Countering majority support from lawmakers in both houses, there has been widespread criticism regarding the bill since the Senate passed it March 30.
Civil liberty groups such as the American Civil Liberties Union and Human Rights Campaign in Mississippi have said they will pursue legal action against the state now that the bill has passed.
Some legal scholars in Mississippi have called the potential lawsuit “easy to win.”
“This bill is incredibly unconstitutional,” said George Cochran, constitutional law professor at the University of Mississippi School of Law. “I think lightning will strike if this (bill) is signed into law.”
Nearly a dozen Mississippi businesses have released statements opposing it. Among these are AT&T, IBM, Levi Strauss & Co., Mass Mutual, MGM Resorts, Apple Computers, Hyatt Hotels, Nissan, Toyota and Tyson Foods.
Multiple protests have occurred across Mississippi the past two weeks, including one attended by approximately 200 people on Monday outside the Governor’s Mansion, in which people gathered to urge Gov. Phil Bryant to veto the bill.
As tension has mounted regarding the governor’s pending action on the bill, lawmakers and other supporters in the state have remained steadfast in their decision to pass the bill.

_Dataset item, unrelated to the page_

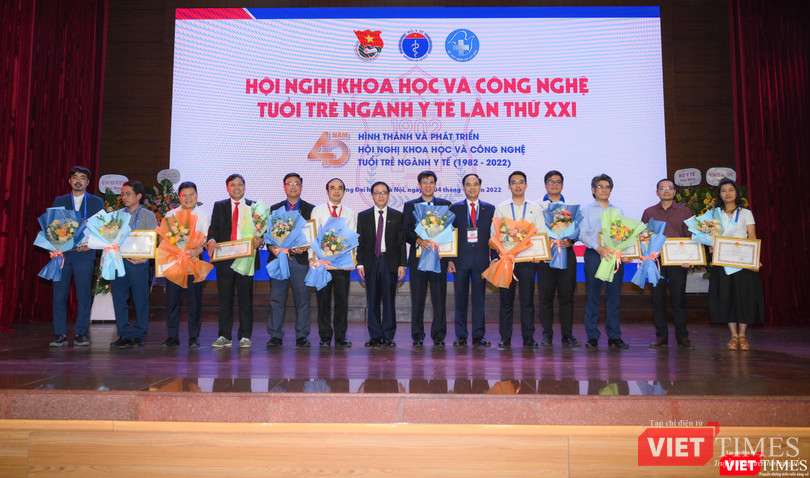 Trao giải cho các đơn vị có báo cáo đoạt giải Xuất sắc và giải Nhất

“This is a bill that really does not discriminate against anybody,” said Rep. Andy Gipson, R-Braxton and co-sponsor of the bill. “Any same sex couple that wants to get married or whatever, they can do that. If you have a sincere religious objection to it, you can politely say, no I can’t do that without facing the fear of punishment by state government.”
The bill is a response to the U.S. Supreme Court’s decision in Obergefell v. Hodges that upheld same-sex marriage, said Sen. Jenifer Branning, R-Philadelphia.
Branning discussed the bill on the Senate floor in late March. Backlash she received was so intense, she said, deleted her Facebook account. A practicing attorney herself, she has publicly defended the bill and says it is “absolutely constitutional.”
Before the bill was signed into law, the Mississippi Economic Council released a statement opposing the legislation: “As the State Chamber of Commerce for a state that has proven its hospitable and business-friendly approach, MEC opposes efforts that would intentionally or unintentionally prevent Mississippi business from implementing and enforcing non-discrimination policies or that would limit diversity and inclusion impacting their customers and employees.”
The Mississippi Manufacturers Association, concerned that the bill violates the diversity policies of many of its members and will harm Mississippi’s image, called for Gov. Bryant to veto the bill.
New York Gov. Andrew Cuomo banned nonessential state-funded travel to Mississippi after Gov. Bryant signed House Law 1523. Vermont also is banning official travel to Mississippi after passage of the law.
“The legislation is designed in the most targeted manner possible to prevent government interference in the lives of the people from which all power to the state is derived,” Bryant said in the statement.